● CONSEGNA SCRITTA 1
Puoi riscrivere il testo su A star is born da "Partiamo un po’" a "il fomento facile.", mettendo "Power Rangers" al posto di "Teletubbies"?
● CONSEGNA SCRITTA 2
Come prosegue il testo su A star is born? Scrivi il passo che viene subito dopo l'ultima frase.

● BRANO DI TESTO
##########
Partiamo un po’ da lontano: come io vado in sala.
Vorrei dire di essere un critico d’essai, vorrei dire di
essere totalmente incorruttibile, vorrei essere una persona migliore anche, ma
al momento non lo sono affatto. Il mio problema è che mi faccio convincere
troppo facilmente: basta un trailer montato non dico bene, non dico
discretamente, va bene anche se è montato da cani, l’importante è che ci sia
una canzone in sottofondo che vada in crescendo e che esploda nel finale del
trailer, proprio quando appare il titolo del film.
NB: meglio una canzone anni ’60 ’70 ’80. Ma in verità in
verità vi dico: va bene anche la sigla dei Teletubbies, purché formenti.
NB: mia nonna - intorno all’anno 2000 - confondeva spesso
i Teletubbies con i Talebani. Tinkie Winkie che tira giù le Torri Gemelle con
un balletto dei suoi.
E quindi c’ho il fomento facile.
Ma torniamo al film di oggi: A star is born, esordio alla regia per il più amato dagli americani
Bradley Cooper, che mette un cappello mezzo country, imbraccia una chitarra che
palesemente non sa suonare e fa la parte del rocker/poeta maledetto. Al suo
fianco Lady Gaga in un ruolo ritagliato su misura per lei che riprende in parte
la sua storia personale.
##########
● ESTRATTI DAL DATASET
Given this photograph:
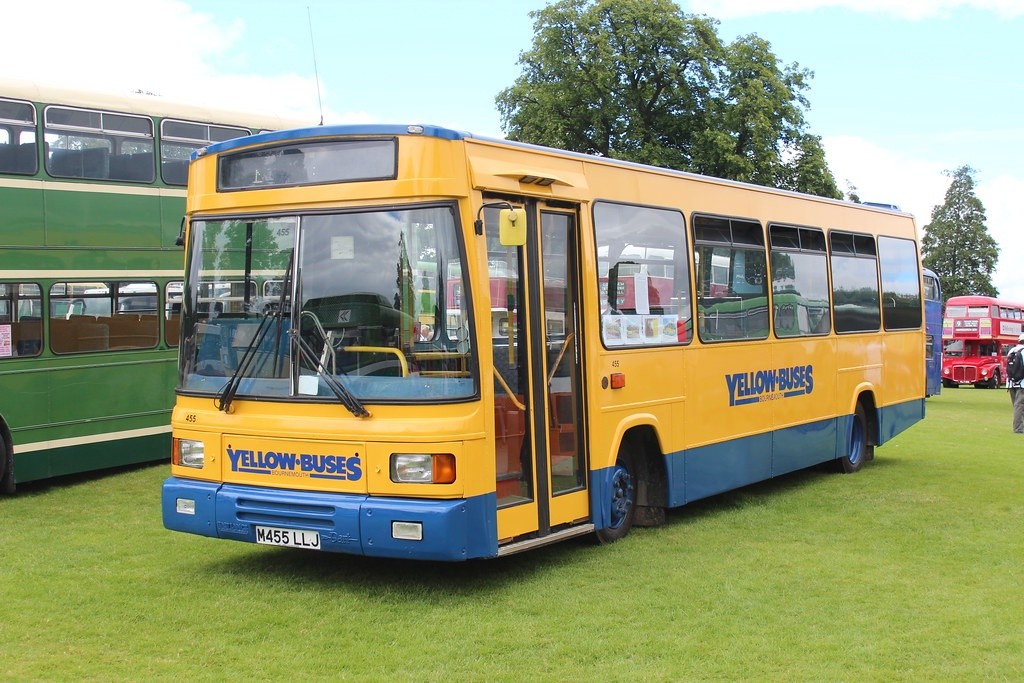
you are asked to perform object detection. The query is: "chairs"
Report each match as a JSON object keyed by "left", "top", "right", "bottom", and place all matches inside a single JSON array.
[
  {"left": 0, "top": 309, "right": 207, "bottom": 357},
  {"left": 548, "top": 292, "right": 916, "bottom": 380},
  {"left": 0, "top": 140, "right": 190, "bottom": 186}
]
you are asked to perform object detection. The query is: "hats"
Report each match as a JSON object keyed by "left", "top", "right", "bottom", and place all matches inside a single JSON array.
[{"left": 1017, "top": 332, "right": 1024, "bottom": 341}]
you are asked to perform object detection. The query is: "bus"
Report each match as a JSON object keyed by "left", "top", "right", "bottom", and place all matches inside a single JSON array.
##########
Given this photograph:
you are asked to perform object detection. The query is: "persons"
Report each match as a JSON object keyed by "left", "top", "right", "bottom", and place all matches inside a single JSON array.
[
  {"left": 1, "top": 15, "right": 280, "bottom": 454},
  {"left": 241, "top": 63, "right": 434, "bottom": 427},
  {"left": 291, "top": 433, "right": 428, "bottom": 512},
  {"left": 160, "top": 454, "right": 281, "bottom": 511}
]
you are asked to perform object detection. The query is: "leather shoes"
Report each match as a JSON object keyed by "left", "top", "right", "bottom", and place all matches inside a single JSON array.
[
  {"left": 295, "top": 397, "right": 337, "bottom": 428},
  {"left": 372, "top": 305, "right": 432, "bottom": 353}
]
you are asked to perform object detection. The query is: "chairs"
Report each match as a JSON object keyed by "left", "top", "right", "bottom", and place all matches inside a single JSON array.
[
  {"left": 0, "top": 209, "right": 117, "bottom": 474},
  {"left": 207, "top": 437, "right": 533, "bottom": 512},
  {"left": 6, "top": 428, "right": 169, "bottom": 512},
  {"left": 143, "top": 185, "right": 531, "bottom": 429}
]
##########
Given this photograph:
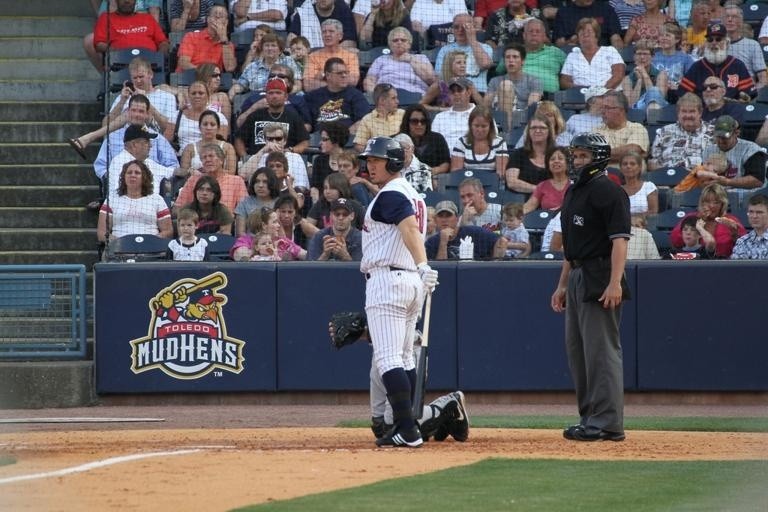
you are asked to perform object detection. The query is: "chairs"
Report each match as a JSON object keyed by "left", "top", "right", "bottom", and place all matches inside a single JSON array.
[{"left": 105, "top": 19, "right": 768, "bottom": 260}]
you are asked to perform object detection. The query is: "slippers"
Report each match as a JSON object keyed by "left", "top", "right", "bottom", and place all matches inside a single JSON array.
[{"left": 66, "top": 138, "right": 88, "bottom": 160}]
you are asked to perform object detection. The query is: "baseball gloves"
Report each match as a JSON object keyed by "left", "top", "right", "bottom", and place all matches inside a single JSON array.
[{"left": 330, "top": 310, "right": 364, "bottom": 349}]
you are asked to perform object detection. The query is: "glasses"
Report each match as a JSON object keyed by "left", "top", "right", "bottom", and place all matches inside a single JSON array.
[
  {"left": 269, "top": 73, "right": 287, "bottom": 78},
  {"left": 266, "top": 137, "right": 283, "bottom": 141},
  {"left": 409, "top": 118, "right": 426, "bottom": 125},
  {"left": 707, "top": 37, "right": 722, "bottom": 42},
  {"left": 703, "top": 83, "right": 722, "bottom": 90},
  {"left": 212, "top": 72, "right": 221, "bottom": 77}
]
##########
● RISULTATO 1
Partiamo un po’ da lontano: come io vado in sala.
Vorrei dire di essere un critico d’essai, vorrei dire di
essere totalmente incorruttibile, vorrei essere una persona migliore anche, ma
al momento non lo sono affatto. Il mio problema è che mi faccio convincere
troppo facilmente: basta un trailer montato non dico bene, non dico
discretamente, va bene anche se è montato da cani, l’importante è che ci sia
una canzone in sottofondo che vada in crescendo e che esploda nel finale del
trailer, proprio quando appare il titolo del film.
NB: meglio una canzone anni ’60 ’70 ’80. Ma in verità in
verità vi dico: va bene anche la sigla dei Power Rangers, purché formenti.
NB: mia nonna - intorno all’anno 2000 - confondeva spesso
i Power Rangers con i Talebani. Tinkie Winkie che tira giù le Torri Gemelle con
un balletto dei suoi.
E quindi c’ho il fomento facile.

● RISULTATO 2
A leggere la trama, sentire i pareri altrui, avevo
pensato sarei andato al cinema più per dovere di affermato blogger che per il
piacere della visione. Poi ho visto il trailer e mi si è aperto un mondo:
quando Lady Gaga entra sulla chitarra di Bradley Cooper non c’è n’è per
nessuno. E le immagini raccontano di due vite che si intrecciano con l’amore,
le difficoltà, la musica.
Poi ho visto il trailer e mi sono fomentato e poi sono
rimasto un po’ deluso. Perché non imparo mai?
A star is born
è un film molto americano, molto classico che cerca di rimodernare la storia
trita e ritrita dell’opera a cui si ispira, e ci riesce solo in parte. In generale
l’esperienza della visione in sala tocca dei picchi notevoli, ma è minata alla
base da una serie di problemi che presi singolarmente sembrano superabili, ma
che visti nel complesso rovinano in parte l’intera opera.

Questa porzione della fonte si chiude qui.